As a reminder of how obscenely biased taxpayer-supported National Public Radio really is, see the notice its honchos sent to its staff last week about how to use terminology with regard to abortion.
Every single word-usage option is resolved in favor of language preferred by those who support liberal, widespread access to legalized abortion, against those who would further restrict the practice. Throughout the notice, the tone drips with contempt for pro-lifers.
For example, with regard to a law recently enacted in Georgia, NPR editors insist [our emphases added], “Proponents refer to it as a ‘fetal heartbeat’ law. That is their term. It needs to be attributed to them if used and put in quotation marks if printed.”
Likewise, NPR rejects the commonly used and widely understood phrase “partial-birth abortion” to describe a procedure in which the child is partially delivered outside the womb before its skull contents, still inside the mother, are then vacuumed out.
Instead, its directive orders reporters to “use the term intact dilation and extraction to describe the procedure, or a procedure known medically as intact dilation and extraction;… Also, it is not correct to call these procedures RARE — it is not known how often they are performed. Nor is it accurate to use the phrase LATE TERM ABORTION. Though we initially believed this term carried less ideological baggage when compared with partial-birth, it still conveys the sense that the fetus is viable when the abortion is performed.”
Thus, only the pro-life terminology is thought to carry “ideological baggage.” And heaven forbid that people be informed that in almost all cases of partial-birth abortion, the “fetus” is indeed at a point in gestation where most babies are “viable.”
Also: “NPR doesn’t use the term ‘abortion clinics.’ We say instead, ‘medical or health clinics that perform abortions,’ which is just a less descriptive and more verbose way of saying “abortion clinics.”
Moreover: “The term ‘unborn’ implies that there is a baby inside a pregnant woman, not a fetus. Babies are not babies until they are born. They’re fetuses. Incorrectly calling a fetus a ‘baby’ or ‘the unborn’ is part of the strategy used by antiabortion groups to shift language/legality/public opinion.” So NPR doesn’t know where babies come from — they just appear upon birth.
This is all risible, but in a purely malignant way.
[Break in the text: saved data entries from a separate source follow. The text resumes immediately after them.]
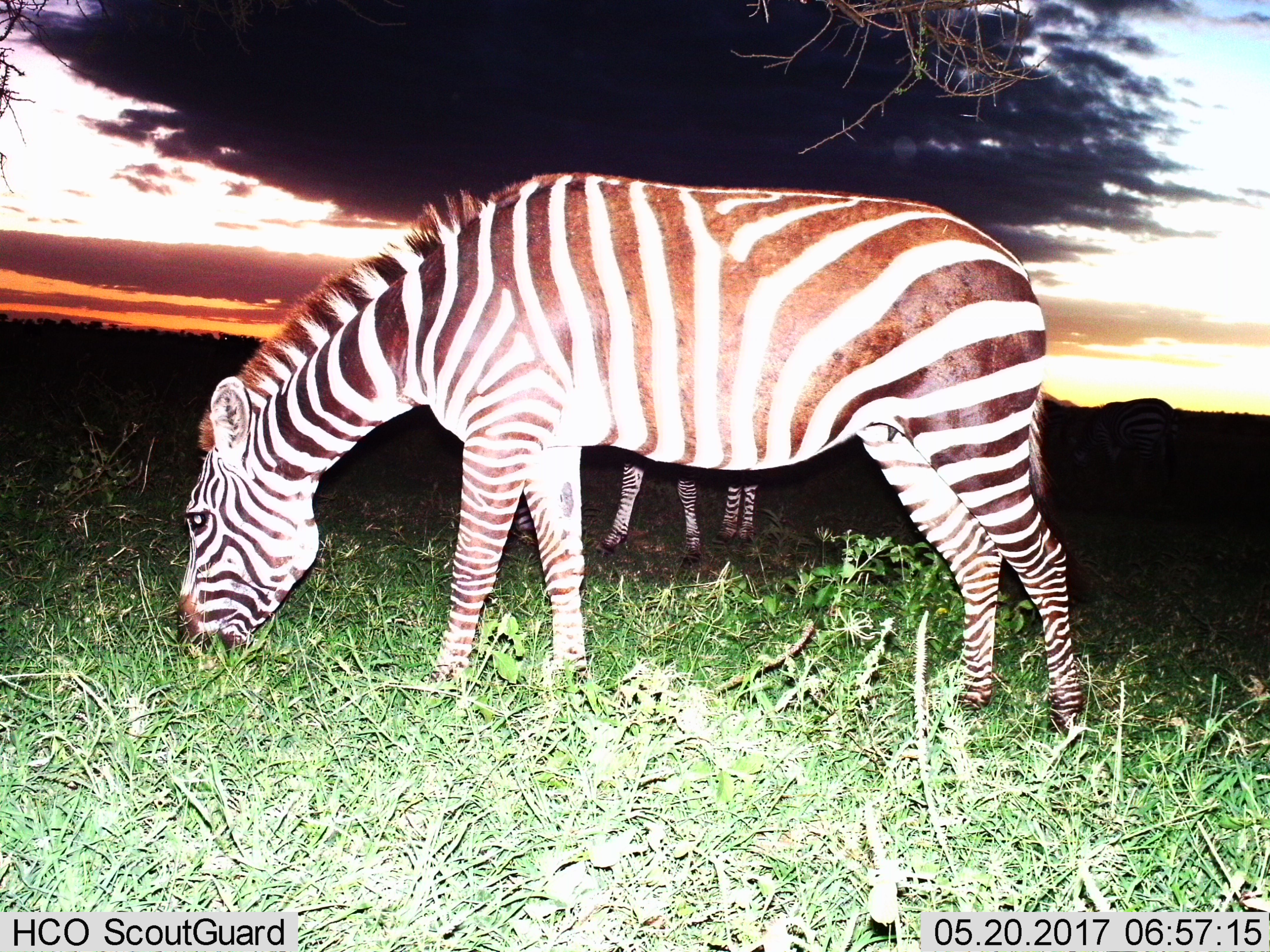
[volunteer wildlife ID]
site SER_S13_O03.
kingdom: Animalia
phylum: Chordata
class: Mammalia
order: Perissodactyla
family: Equidae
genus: Equus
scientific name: Equus quagga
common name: plains zebra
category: zebraplains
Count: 2.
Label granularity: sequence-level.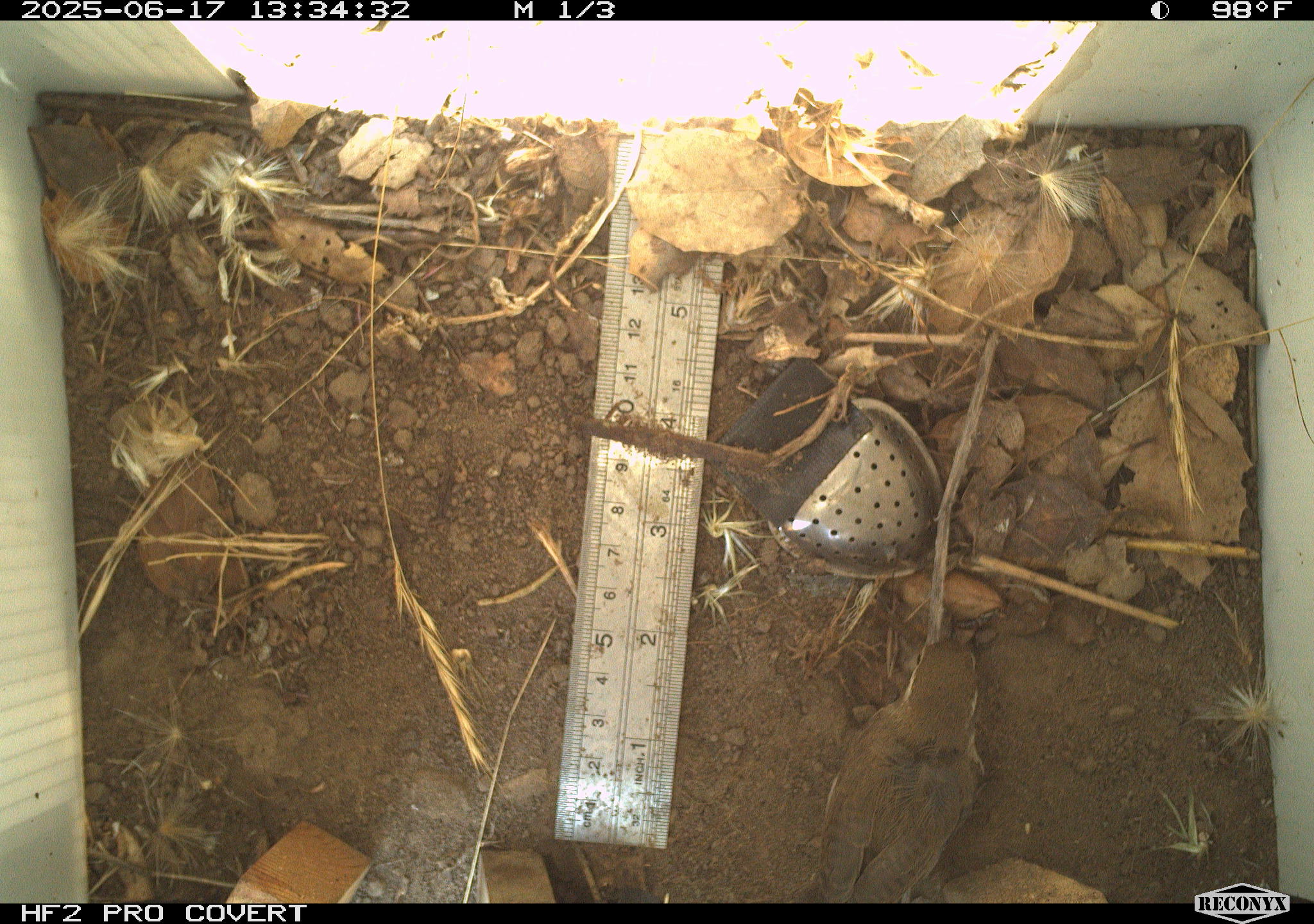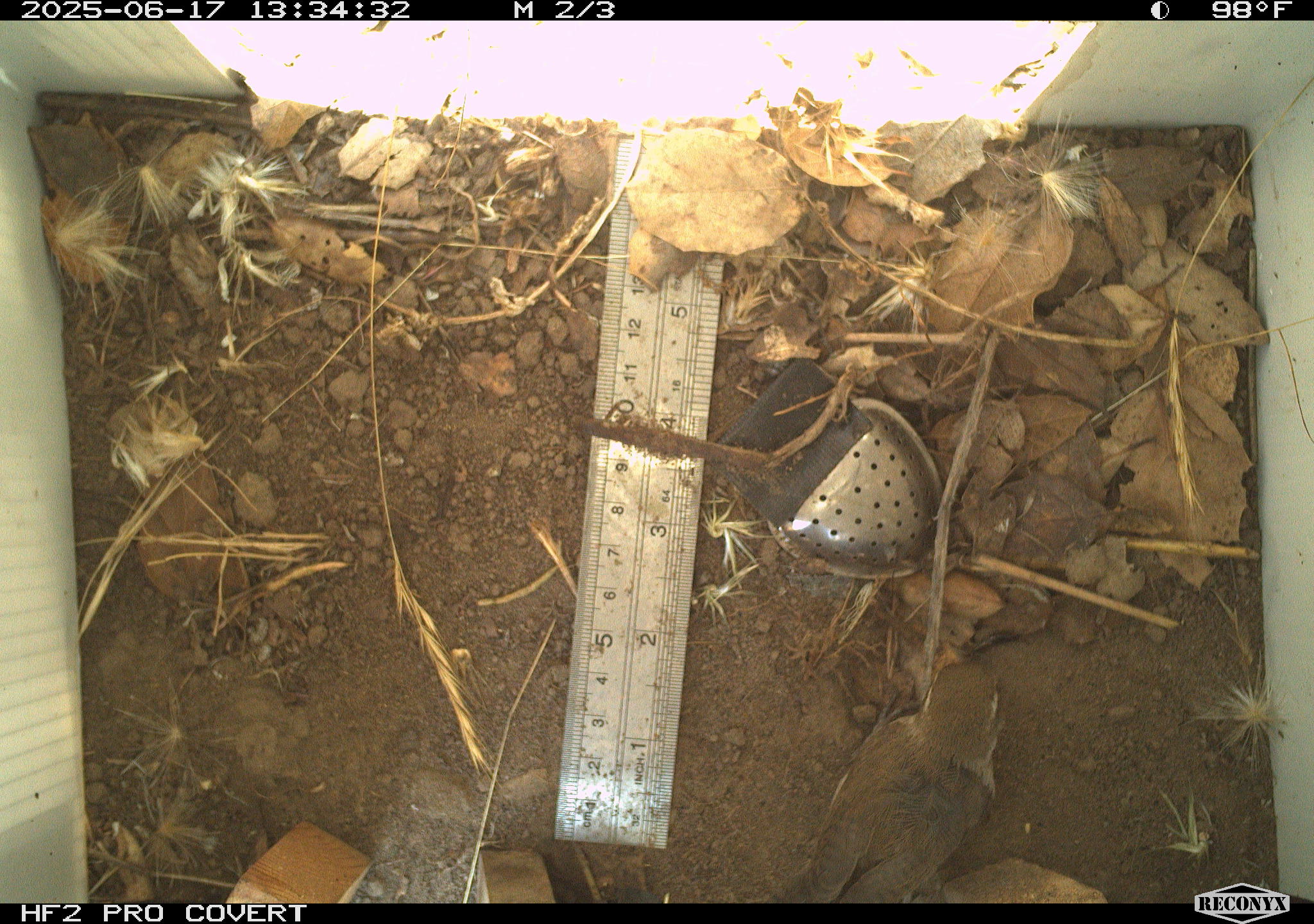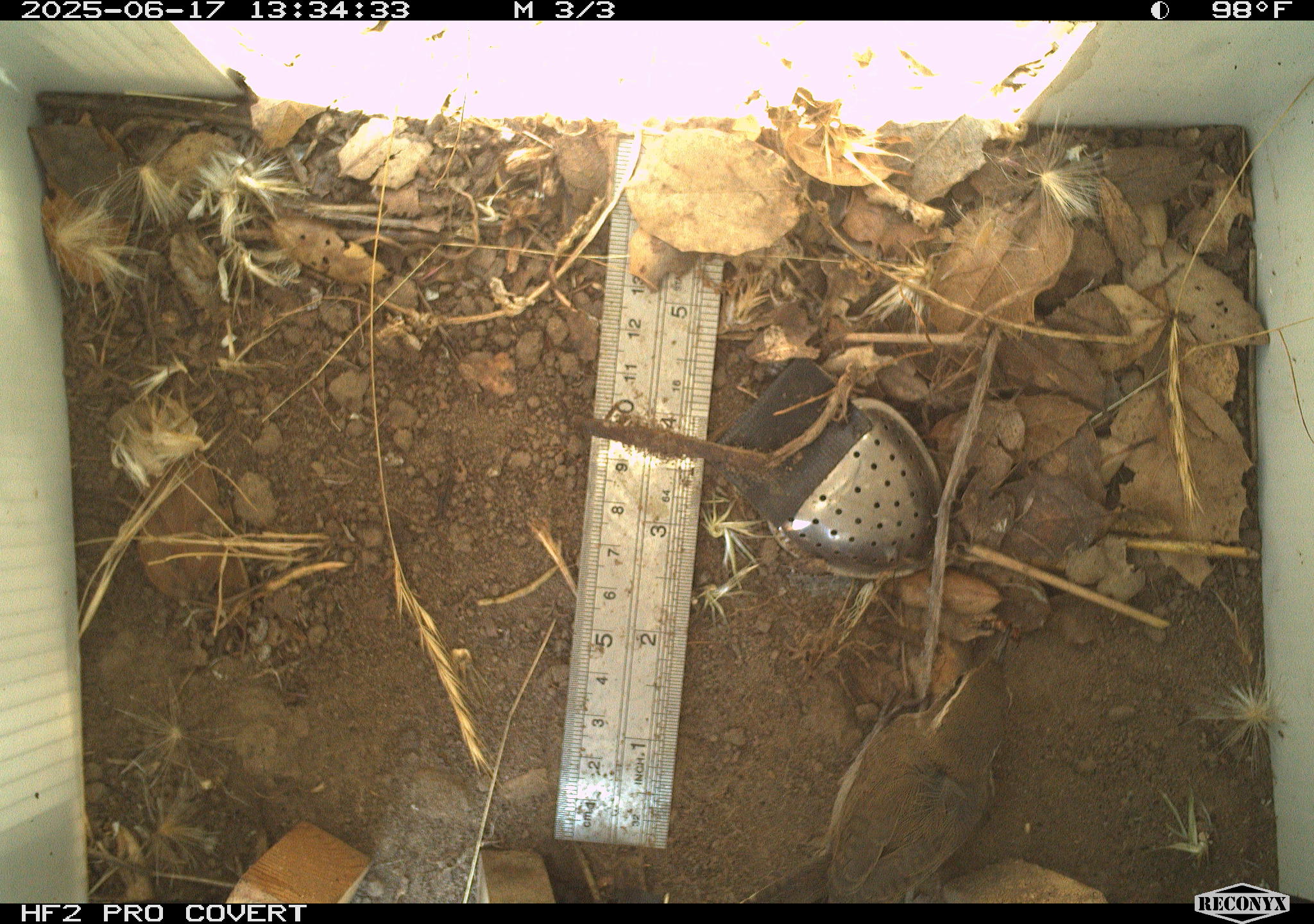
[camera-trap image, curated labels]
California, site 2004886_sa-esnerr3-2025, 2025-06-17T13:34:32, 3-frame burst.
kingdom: Animalia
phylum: Chordata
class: Aves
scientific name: Aves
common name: bird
Again, note that there is not a single word of warning against using terms preferred by those people, commonly known as “pro choice,” who favor abortion. For example, NPR seems perfectly fine with the term “abortion rights,” allowing its use repeatedly, even though those who would restrict abortions, usually known as “pro-life,” argue that no such right exists.
But to use “abortion rights” is to take the pro-choice side even more than “fetal heartbeat” takes the side of pro-lifers. Indeed, the latter is a reasonably neutral term: The internal organ of the fetus is a heart, and it is beating at a point early in pregnancy.
Also, note just how odd it is to insist on the cumbersome, deliberately obscure verbiage of “intact dilation and extraction.” In almost every other circumstance, journalism style manuals advise in favor of plain English rather than little-understood technical terms and jargon. For example, no editor alive would tell his reporter to call an internal-organ procedure a “laparoscopic cholecystectomy” rather than “gallbladder surgery.”
It is only when speaking of abortion, when plain English lays bare the reality of the procedure, that opaque technical medical terms are suddenly preferable.
In sum, NPR’s word usage regarding abortion shows invidious and inherent bias against heartland values, and it’s a bias that contradicts ordinary journalistic ethics. It is a leftward bias also evident in much of NPR’s other reporting. Taxpayers should not be asked to finance a single penny of such bias. The only thing that needs to be aborted is federal funding for NPR, whose overwhelmingly wealthy listeners are certainly in no need of the handout.